Как представляется, поэзия Львова в некоторых отношениях воспроизводит близкое как Ломоносову (с которым Львова сближает научно-техническая одаренность), так и другим авторам XVШ в. (прежде всего, Г.Р. Державину), видение природных стихий, но в ряде аспектов этой темы отличается «лица необщим выраженьем».

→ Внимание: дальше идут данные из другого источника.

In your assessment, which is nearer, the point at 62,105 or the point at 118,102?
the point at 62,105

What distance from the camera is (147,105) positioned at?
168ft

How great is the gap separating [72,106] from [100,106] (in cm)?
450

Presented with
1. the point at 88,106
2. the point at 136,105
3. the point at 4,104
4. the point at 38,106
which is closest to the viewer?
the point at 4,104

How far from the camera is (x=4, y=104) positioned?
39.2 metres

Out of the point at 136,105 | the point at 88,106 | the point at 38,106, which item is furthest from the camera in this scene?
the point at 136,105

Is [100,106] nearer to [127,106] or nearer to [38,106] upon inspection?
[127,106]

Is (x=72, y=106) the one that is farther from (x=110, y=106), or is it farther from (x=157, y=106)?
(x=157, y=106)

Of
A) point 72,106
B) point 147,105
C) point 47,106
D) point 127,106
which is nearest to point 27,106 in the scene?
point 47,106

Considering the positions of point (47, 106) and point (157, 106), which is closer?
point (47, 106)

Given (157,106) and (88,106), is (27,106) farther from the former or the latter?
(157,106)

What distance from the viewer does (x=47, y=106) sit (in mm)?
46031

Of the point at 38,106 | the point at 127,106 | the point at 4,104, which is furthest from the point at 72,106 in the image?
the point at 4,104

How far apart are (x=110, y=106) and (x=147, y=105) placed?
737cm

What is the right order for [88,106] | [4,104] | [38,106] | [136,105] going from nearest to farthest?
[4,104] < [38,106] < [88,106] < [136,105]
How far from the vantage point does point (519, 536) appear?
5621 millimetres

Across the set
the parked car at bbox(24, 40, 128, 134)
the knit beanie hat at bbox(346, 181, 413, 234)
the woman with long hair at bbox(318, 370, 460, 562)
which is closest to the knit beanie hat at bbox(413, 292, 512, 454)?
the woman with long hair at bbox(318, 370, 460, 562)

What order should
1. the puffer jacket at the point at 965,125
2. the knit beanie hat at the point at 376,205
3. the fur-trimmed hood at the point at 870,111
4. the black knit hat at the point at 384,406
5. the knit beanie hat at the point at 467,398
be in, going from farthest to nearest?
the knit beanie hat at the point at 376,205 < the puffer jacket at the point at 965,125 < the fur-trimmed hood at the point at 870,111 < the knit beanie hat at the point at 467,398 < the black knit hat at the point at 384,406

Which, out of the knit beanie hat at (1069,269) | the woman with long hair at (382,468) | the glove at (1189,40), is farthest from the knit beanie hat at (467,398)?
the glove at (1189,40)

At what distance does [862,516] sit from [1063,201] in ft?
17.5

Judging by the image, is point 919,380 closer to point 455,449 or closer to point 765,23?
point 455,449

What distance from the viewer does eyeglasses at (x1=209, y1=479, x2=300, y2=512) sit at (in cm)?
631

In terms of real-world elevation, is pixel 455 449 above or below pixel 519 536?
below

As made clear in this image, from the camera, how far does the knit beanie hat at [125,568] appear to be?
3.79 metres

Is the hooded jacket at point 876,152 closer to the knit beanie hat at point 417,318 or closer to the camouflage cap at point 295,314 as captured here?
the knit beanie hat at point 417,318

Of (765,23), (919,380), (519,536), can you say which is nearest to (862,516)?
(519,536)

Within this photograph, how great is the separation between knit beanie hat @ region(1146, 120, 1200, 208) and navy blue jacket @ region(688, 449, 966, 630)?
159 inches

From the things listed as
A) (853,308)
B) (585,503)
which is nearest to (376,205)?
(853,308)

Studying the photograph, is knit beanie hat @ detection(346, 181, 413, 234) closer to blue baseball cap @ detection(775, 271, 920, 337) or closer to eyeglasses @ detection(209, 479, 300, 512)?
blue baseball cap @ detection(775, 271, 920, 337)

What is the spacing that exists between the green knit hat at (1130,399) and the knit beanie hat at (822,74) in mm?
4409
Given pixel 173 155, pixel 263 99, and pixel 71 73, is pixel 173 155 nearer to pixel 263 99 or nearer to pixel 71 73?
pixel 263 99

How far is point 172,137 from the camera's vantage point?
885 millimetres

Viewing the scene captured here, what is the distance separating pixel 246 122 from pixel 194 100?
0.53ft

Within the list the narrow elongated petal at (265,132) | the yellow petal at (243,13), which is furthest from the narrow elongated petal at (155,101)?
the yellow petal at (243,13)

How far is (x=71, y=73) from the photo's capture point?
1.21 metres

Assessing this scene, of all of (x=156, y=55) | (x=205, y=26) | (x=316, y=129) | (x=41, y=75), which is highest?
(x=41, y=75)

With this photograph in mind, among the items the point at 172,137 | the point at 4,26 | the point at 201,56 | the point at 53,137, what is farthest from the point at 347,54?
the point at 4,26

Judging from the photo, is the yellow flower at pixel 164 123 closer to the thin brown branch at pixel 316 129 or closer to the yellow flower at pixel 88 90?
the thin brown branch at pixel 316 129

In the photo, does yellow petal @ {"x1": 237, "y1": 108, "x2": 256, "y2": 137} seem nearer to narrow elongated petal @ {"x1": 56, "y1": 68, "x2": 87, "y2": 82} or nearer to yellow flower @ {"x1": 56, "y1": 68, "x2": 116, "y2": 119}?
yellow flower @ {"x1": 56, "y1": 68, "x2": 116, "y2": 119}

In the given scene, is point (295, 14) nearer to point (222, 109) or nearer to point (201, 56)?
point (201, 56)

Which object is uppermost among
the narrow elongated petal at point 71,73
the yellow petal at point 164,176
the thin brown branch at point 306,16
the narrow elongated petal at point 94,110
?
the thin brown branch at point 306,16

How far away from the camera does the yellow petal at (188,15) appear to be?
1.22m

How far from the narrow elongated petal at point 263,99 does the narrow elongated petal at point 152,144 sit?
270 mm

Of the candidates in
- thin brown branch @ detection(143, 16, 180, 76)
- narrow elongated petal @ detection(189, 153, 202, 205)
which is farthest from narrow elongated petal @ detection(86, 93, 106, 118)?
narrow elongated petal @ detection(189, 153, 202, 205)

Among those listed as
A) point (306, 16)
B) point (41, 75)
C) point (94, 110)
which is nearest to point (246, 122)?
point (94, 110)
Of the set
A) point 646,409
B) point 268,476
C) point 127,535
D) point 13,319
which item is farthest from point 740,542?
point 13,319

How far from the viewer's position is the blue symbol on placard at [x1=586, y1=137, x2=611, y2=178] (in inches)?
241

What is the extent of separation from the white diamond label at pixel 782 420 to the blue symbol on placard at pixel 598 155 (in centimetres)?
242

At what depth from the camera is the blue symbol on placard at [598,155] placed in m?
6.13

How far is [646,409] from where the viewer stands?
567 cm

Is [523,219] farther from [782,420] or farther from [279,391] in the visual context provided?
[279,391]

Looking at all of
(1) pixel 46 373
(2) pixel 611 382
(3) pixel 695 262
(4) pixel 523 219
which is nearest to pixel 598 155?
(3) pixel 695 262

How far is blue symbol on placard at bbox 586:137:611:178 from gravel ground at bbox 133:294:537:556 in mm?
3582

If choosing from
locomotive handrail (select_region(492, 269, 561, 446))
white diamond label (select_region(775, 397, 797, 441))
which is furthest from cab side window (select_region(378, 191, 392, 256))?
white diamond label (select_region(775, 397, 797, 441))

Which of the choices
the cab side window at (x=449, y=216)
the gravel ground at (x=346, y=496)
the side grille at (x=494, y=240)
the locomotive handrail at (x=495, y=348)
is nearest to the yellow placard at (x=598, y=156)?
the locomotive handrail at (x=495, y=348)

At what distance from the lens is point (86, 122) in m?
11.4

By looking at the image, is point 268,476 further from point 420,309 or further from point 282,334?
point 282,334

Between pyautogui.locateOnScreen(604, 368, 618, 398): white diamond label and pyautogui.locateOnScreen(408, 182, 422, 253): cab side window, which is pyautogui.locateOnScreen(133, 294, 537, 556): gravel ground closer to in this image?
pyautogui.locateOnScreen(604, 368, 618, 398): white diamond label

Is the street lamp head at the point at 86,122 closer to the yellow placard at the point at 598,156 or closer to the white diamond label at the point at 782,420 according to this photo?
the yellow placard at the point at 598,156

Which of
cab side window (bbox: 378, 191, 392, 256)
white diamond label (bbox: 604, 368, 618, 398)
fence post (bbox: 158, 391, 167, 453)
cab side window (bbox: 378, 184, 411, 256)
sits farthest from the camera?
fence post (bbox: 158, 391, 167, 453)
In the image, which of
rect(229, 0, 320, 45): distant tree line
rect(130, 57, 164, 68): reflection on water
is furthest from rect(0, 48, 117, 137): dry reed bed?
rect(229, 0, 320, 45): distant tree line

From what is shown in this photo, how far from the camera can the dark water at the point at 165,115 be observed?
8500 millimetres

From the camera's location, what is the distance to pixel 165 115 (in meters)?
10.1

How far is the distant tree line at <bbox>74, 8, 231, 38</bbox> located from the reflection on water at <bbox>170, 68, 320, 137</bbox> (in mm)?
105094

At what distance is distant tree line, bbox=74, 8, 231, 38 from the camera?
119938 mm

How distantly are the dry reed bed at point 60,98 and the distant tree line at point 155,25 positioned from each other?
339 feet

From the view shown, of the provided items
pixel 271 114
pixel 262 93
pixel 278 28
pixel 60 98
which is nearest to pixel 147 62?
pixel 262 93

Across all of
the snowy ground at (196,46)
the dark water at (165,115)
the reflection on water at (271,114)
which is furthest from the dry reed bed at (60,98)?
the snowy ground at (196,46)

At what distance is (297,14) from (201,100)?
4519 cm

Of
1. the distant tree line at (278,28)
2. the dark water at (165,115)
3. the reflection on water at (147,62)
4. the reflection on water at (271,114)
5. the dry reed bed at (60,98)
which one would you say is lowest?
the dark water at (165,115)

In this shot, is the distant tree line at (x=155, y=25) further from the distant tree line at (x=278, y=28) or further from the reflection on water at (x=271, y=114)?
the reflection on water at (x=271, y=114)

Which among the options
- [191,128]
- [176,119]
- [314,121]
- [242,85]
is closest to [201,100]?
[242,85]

К систематическому рассмотрению образов всех четырех стихий в поэзии Львова и выявлению их смыслового и символического наполнения исследователи Львова пока не обращались, хотя в ряде публикаций отмечается индивидуальное своеобразие поэта в построении картины мира с помощью образов стихий например, Н.А. Арбузова отмечает это своеобразие в связи с отражением времен года в поэзии Львова: «В целом круговорот времен года у Львова открывает индивидуально акцентированную всеобщую идею мироздания. Не только весной, как у Нартова и Хераскова, но и осенью и особенно в зимней природе выявлена и реализована неумолимая воля природных стихий» [Арбузова, 2008, с. 64]. Своеобразие использования образов первостихий в создании Львовым «мифологии повседневности» отмечает и Е.Г. Милюгина: «Новым направлением мифотворчества Львова в 1780-1790-х гг. стала частная жизнь -- то, что XX век назвал мифологией повседневности. <...> Материалом поэтических сюжетов, живописных словесных картин становились у Львова и события, казалось бы, совсем непоэтические: служба по горному ведомству, угледобывающий и землебитный проекты. Примечательно, что Львов осмыслял их в категориях глобальных, вселенских, вечных, возводя в степень архетипа. Так, в стихотворении «На угольный пожар» отражена служба по угледобыче. Конкретный биографический эпизод-- самовозгорание угля, не принятого петербургскими заказчиками и складированного на даче Львова, -- поэт преображает в картину космогонической борьбы четырех первостихий: земли, воды, воздуха и огня -- борьбы, начатой по его воле» [Милюгина, 2009].

Не претендуя на полноту раскрытия темы (неосуществимую в рамках статьи), поставим своей задачей выявление самых общих смысловых доминант в семантике первоэлементов в поэзии Львова, которыми обуславливается своеобразие его художественной картины мира.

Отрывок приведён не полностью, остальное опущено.